Crisman will give a Flash Talk on “Visioning a Cooler City: Participatory Planning for Extreme Heat Resilience” at the NCSE Conference 2021 on Wednesday, Jan. 6, during the 1-2:30 PM EST block.
What does your research focus on? What questions are you trying to answer?
My research, done in collaboration with Dr. Ladd Keith and Dr. Gregg Garfin, focuses on the potentials of integrating public participation into climate resilience and adaptation strategies. Typically, these strategies are designed by experts and implemented from the top down, and we’re trying to figure out if we can increase political buy in from political leaders and the general public when new participatory processes are integrated into strategy design and implementation.
Who will be impacted by your work, and how?
I believe the work certainly has the potential to impact people who are living in arid climates, like we do in Southern Arizona – extreme heat is one of the deadliest climate risks, yet is also one of the least studied!

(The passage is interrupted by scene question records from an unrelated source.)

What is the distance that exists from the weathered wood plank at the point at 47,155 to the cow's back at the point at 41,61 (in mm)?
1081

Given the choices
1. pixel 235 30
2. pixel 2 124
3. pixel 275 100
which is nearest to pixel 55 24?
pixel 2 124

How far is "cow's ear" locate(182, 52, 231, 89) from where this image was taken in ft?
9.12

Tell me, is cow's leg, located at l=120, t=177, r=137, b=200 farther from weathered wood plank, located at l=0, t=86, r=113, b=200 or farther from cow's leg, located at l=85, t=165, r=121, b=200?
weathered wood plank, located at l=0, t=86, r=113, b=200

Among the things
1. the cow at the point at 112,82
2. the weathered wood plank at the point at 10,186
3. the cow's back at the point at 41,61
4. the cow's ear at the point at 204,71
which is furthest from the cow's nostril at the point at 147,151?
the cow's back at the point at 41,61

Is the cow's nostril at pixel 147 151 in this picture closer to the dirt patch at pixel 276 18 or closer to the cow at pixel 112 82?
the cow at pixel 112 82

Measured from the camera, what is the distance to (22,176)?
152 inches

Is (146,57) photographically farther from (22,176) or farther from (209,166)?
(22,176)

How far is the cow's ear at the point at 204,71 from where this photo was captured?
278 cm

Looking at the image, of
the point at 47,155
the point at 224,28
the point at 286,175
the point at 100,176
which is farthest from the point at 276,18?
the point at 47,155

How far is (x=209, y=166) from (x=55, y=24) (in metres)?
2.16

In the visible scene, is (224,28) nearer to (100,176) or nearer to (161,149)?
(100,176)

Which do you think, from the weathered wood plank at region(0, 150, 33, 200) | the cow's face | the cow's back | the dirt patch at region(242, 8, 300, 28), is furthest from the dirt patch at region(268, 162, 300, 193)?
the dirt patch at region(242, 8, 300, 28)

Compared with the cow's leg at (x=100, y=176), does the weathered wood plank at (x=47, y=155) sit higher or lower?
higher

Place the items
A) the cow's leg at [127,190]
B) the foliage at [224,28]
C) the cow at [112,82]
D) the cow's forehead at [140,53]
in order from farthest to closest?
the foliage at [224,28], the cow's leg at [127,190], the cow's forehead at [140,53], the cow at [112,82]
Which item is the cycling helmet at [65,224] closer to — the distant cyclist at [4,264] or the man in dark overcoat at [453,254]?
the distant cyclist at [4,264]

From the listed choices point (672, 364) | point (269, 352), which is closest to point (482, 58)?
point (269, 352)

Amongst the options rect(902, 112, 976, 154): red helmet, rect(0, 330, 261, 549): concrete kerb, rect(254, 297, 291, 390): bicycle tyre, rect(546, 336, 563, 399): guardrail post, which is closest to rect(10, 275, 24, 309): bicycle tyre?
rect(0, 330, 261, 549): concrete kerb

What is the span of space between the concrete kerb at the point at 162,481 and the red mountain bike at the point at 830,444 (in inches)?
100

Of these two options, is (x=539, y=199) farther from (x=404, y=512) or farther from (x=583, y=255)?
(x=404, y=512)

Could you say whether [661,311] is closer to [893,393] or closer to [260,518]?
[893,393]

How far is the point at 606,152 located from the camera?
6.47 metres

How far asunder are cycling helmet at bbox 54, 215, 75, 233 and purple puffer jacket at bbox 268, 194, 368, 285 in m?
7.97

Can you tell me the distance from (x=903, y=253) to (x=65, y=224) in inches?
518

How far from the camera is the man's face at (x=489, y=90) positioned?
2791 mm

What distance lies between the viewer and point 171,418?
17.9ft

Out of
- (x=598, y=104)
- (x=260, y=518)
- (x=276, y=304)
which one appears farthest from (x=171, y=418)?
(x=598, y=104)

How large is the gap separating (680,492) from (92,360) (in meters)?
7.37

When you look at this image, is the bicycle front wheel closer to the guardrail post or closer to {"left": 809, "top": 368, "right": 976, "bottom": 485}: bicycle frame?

And, in fact, if we are able to confirm the potential of integrating these participatory processes into climate resilience and adaptation strategies generally, then it could have a positive impact on the kinds of interventions that are undertaken across a wide range of geographies with different kinds of climate risks, like sea level rise or fires.
What are the biggest challenges you face in solving the problems your research aims to solve?
We live in a time where there is very little trust: a large segment of the population doesn’t trust science or scientists, people don’t trust political leaders, and very basic ideas that have the potential to make life better for everyone have become politicized. It’s a very thorny issue that gets into all kinds of questions about the fundamental nature of the human condition. But, in a small way, we’re hoping that by developing these kinds of participatory processes that allow for an open-minded space of learning and engagement, that we can rebuild some of that trust that is so fragile and difficult to develop.
What are you most excited to learn about and/or which session you are most excited to attend during NCSE Drawdown 2021?
I’m really quite excited about the whole event! It’s my first NCSE conference, and I’m looking forward to the new digital format and all the different kinds of presentation formats. Learning about the latest innovations in climate policy and technology will be very interesting.
What do you like to do outside of your research?
I am also an artist, so usually in my free time I’m playing around with different kinds of art making tools: synthesizers, cameras, screenprinters, and so on. I find that playing around in a more unstructured way can help me think through some of my research ideas too!